----- DATA FOR PROCESSING -----

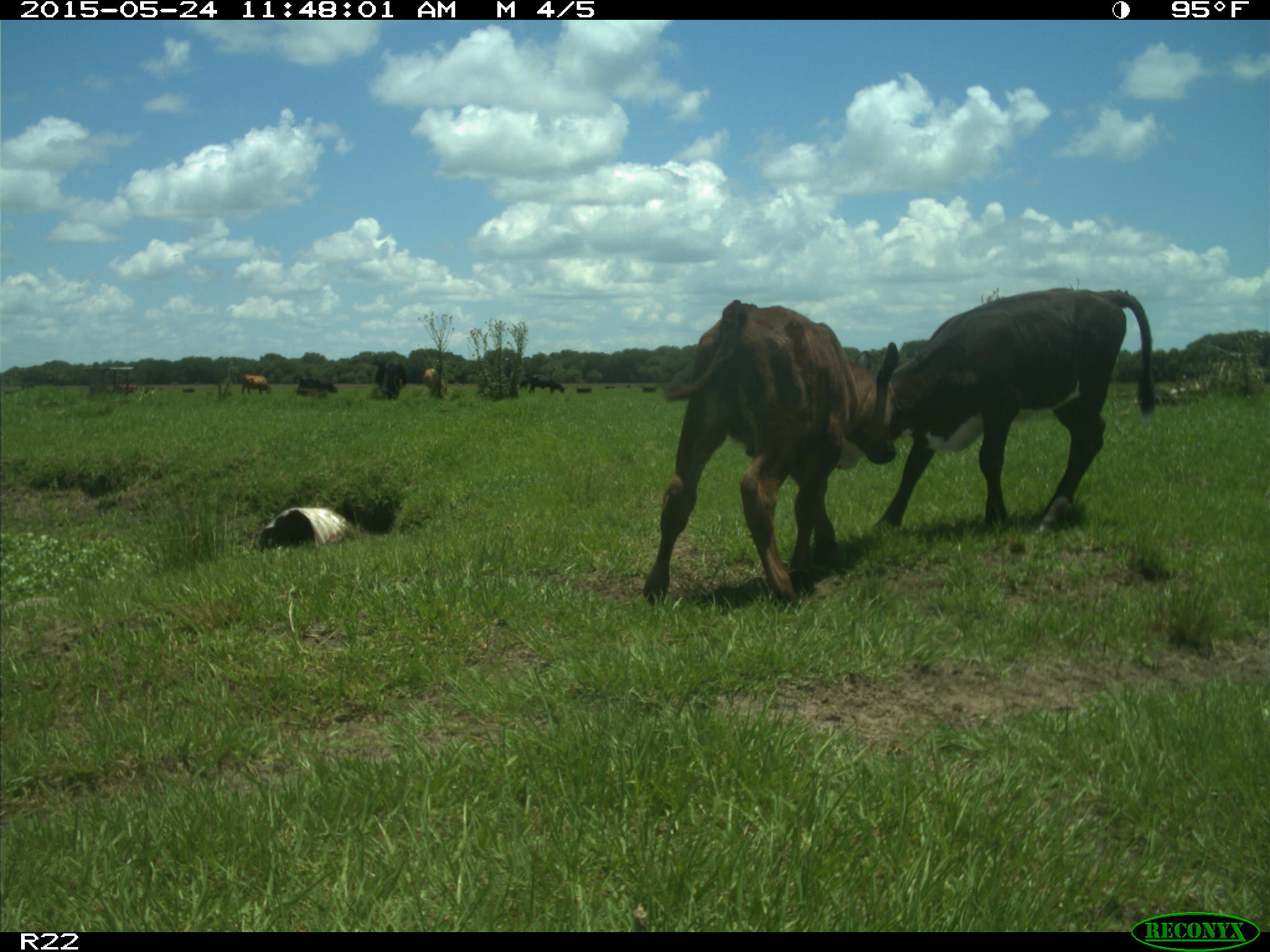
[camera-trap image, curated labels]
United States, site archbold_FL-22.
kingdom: Animalia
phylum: Chordata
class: Mammalia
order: Artiodactyla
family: Bovidae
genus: Bos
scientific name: Bos taurus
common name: domestic cow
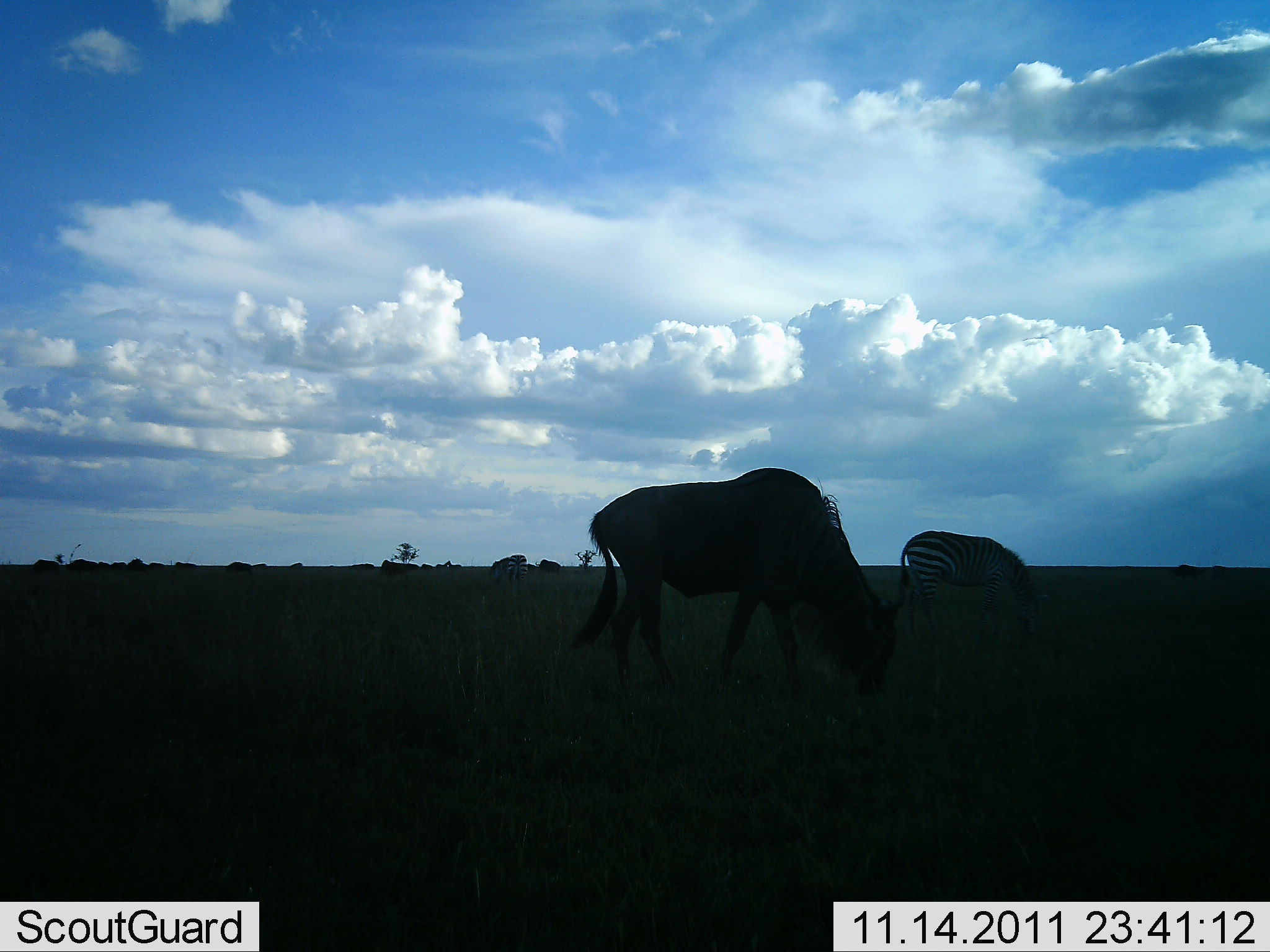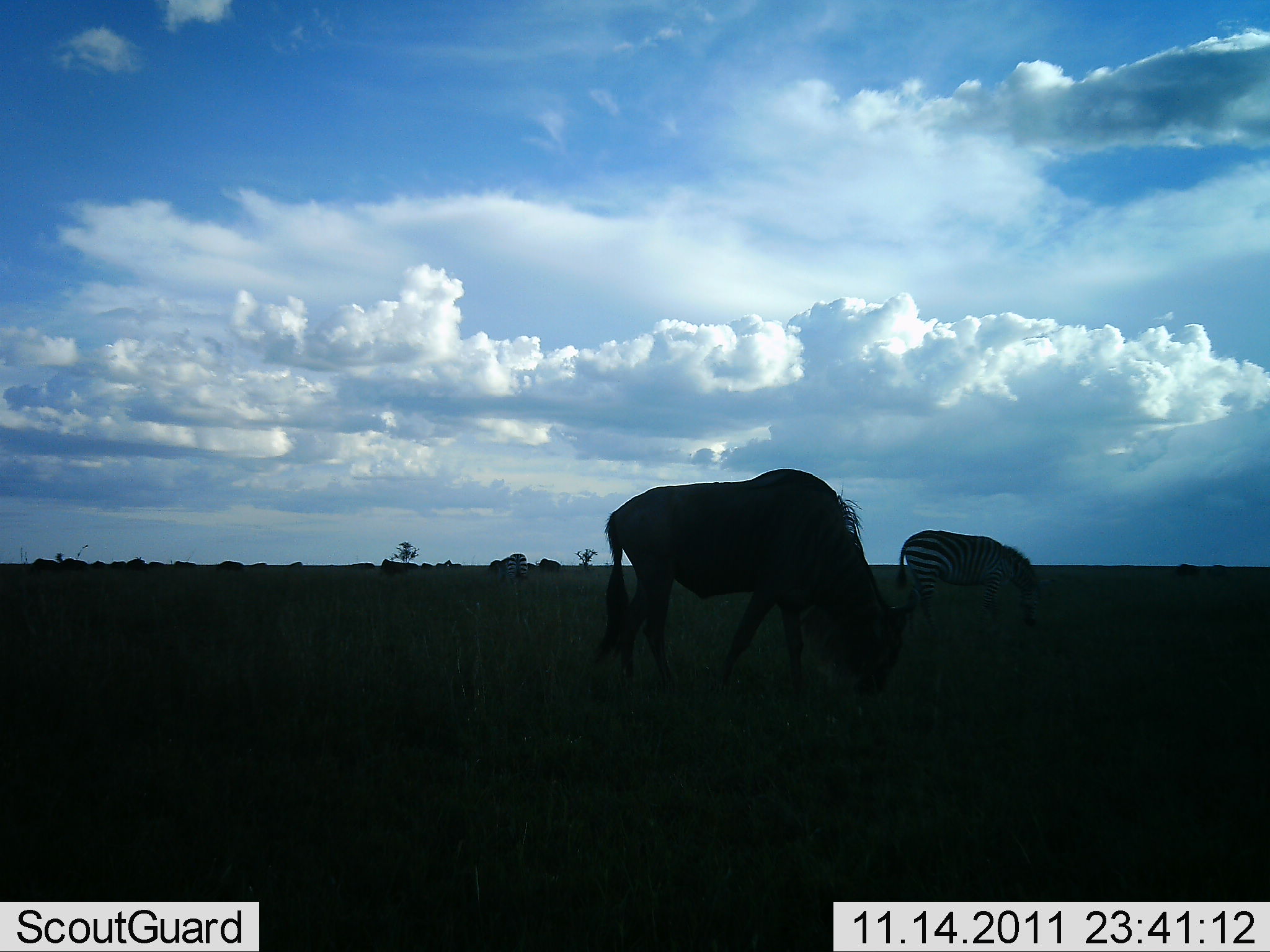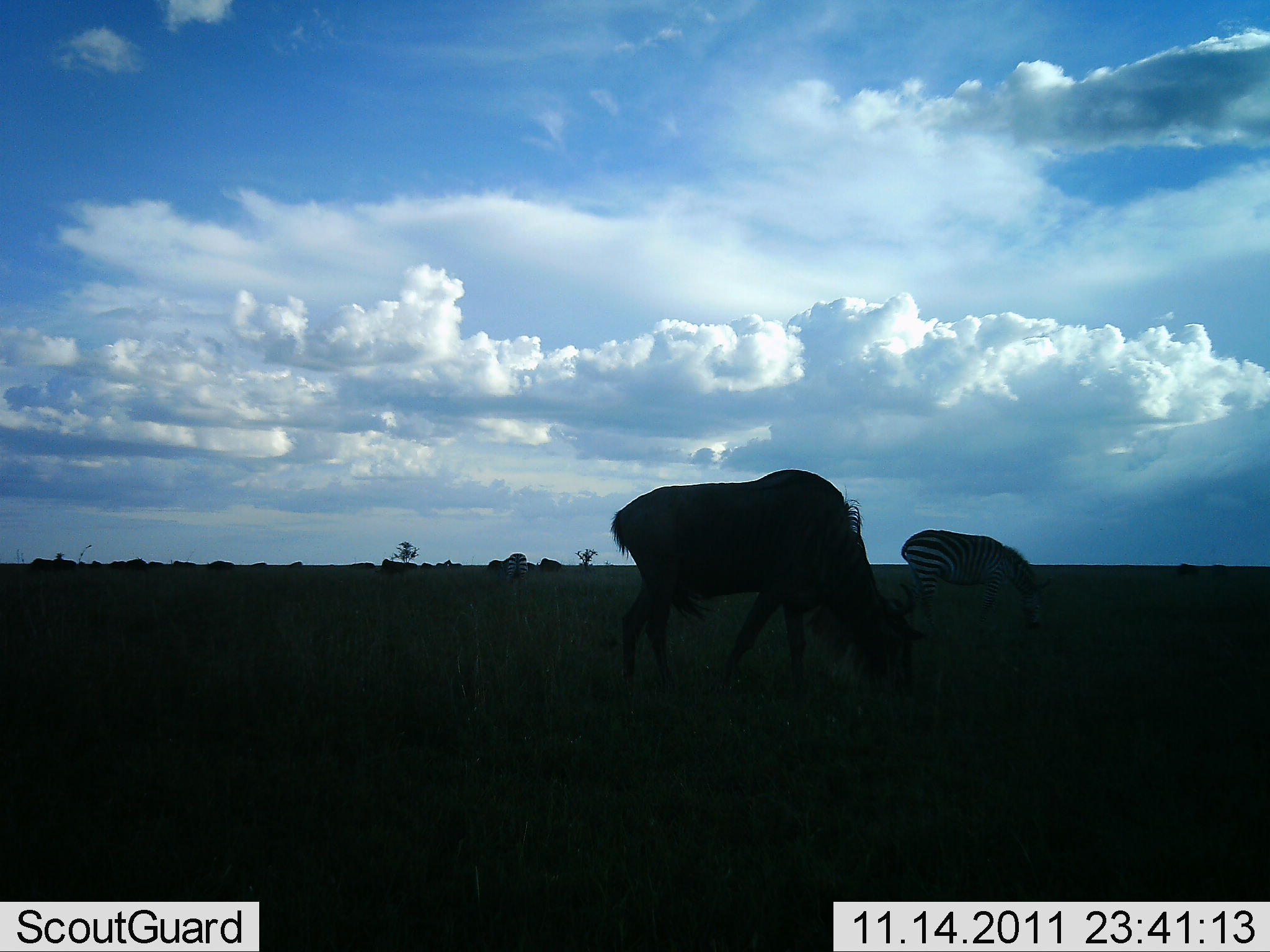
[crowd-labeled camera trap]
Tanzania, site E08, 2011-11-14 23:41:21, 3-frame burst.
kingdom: Animalia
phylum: Chordata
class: Mammalia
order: Artiodactyla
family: Bovidae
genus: Connochaetes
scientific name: Connochaetes taurinus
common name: blue wildebeest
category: wildebeest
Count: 1.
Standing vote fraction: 20%.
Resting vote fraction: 0%.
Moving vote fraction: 0%.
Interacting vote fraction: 0%.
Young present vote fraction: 0%.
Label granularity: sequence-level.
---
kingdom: Animalia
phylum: Chordata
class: Mammalia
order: Perissodactyla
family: Equidae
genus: Equus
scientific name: Equus quagga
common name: plains zebra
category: zebra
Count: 1.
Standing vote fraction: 13%.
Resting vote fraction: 0%.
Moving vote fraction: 7%.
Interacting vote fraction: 0%.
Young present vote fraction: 0%.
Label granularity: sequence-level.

-----

One exact copy of the data, no pictures: write it out line for line.

SOLVED PROBLEM
[camera-trap image, curated labels]
United States, site archbold_FL-22.
kingdom: Animalia
phylum: Chordata
class: Mammalia
order: Artiodactyla
family: Bovidae
genus: Bos
scientific name: Bos taurus
common name: domestic cow
[crowd-labeled camera trap]
Tanzania, site E08, 2011-11-14 23:41:21, 3-frame burst.
kingdom: Animalia
phylum: Chordata
class: Mammalia
order: Artiodactyla
family: Bovidae
genus: Connochaetes
scientific name: Connochaetes taurinus
common name: blue wildebeest
category: wildebeest
Count: 1.
Standing vote fraction: 20%.
Resting vote fraction: 0%.
Moving vote fraction: 0%.
Interacting vote fraction: 0%.
Young present vote fraction: 0%.
Label granularity: sequence-level.
---
kingdom: Animalia
phylum: Chordata
class: Mammalia
order: Perissodactyla
family: Equidae
genus: Equus
scientific name: Equus quagga
common name: plains zebra
category: zebra
Count: 1.
Standing vote fraction: 13%.
Resting vote fraction: 0%.
Moving vote fraction: 7%.
Interacting vote fraction: 0%.
Young present vote fraction: 0%.
Label granularity: sequence-level.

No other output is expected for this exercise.